Dana Pemilu Sisa, KPUD Jateng Tetap Minta Jatah APBD
Kamis, 29 Apr 2004 15:49 WIB
Semarang - Mendekati masa pemilu presiden 5 Juli mendatang, KPUD Jateng melakukan koordinasi dengan Komisi A DPRD I setempat. Dalam rapat tersebut, mereka meminta jatah dana dari APBD untuk pilpres, meski masih ada sisa dana dari pemilu legislatif.Rapat dengar pendapat tersebut dilaksanakan di Gedung DPRD Jateng, Jl. Pahlawan, Kamis (29/04/2004). Seluruh seluruh anggota KPUD Jateng tampak hadir, sedangkan dari Komisi A hanya 8 orang anggota yang hadir. Menurut Ketua KPUD Jateng Fitriyah, untuk pelaksanaan pemilu legislatif mereka mendapatkan dana dari dua sumber. "Dari APBN, kami mendapatkan Rp 16,7 miliar, sedangkan dari APBD alokasi untuk kami Rp 2,3 miliar," katanya di tengah rapat."Dana dari APBN sisa Rp 7,7 miliar, dan dari APBD sisanya ada Rp 1,7 miliar. Total sisa berarti total sisanya ada Rp 9,4 miliar. Tapi untuk pelaksanaan pilpres mendatang, kami juga masih membutuhkan dana untuk persiapan," terangnya.Persiapan-persiapan yang dilakukannya, lanjut Fitriyah, seperti misalnya pendaftaran pemilih, pembuatan media sosialisasi pilpres maupun tata cara pencoblosan, dan iklan. Persiapan-persiapan tersebut memerlukan dana yang tidak sedikit.
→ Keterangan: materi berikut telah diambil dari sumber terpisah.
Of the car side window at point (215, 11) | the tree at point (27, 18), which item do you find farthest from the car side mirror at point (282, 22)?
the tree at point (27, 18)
Tapi, Fitriyah enggan menyebutkan jumlah angkanya. Menanggapi hal tersebut Wakil Ketua Komisi A DPRD Jateng Daromi Irjas mengatakan bahwa KPUD dipersilakan menggunakan dana sisa tersebut. "Sisanya kan masih banyak, dana sisa itu saja yang digunakan dulu," katanya seusai rapat.Ketika didesak apa Komisi A akan memberi kucuran dana, Irjas tidak banyak komentar. "Yang jelas, KPUD harus menggunakan dana sisa itu dulu. Setelah itu baru kita pikirkan," katanya tegas.Menurut informasi dari kalangan dewan, kecil kemungkinan KPUD akan mendapatkan kucuran dana dari APBD. Hal ini berkaitan dengan hubungan yang tidak baik antara dewan yang rata-rata menjadi petinggi parpol Jateng dengan KPUD.Dalam rapat dengar pendapat tersebut, KPUD juga memaparkan hasil pemilu legislatif. Terutama berkaitan dengan proses pencoblosan. Jumlah total pemilih 22.791.184, yang menggunakan hak pilihnya 18.926.983 (83%), dan yang tidak menggunakan hak pilihnya 3.864.201 (17%).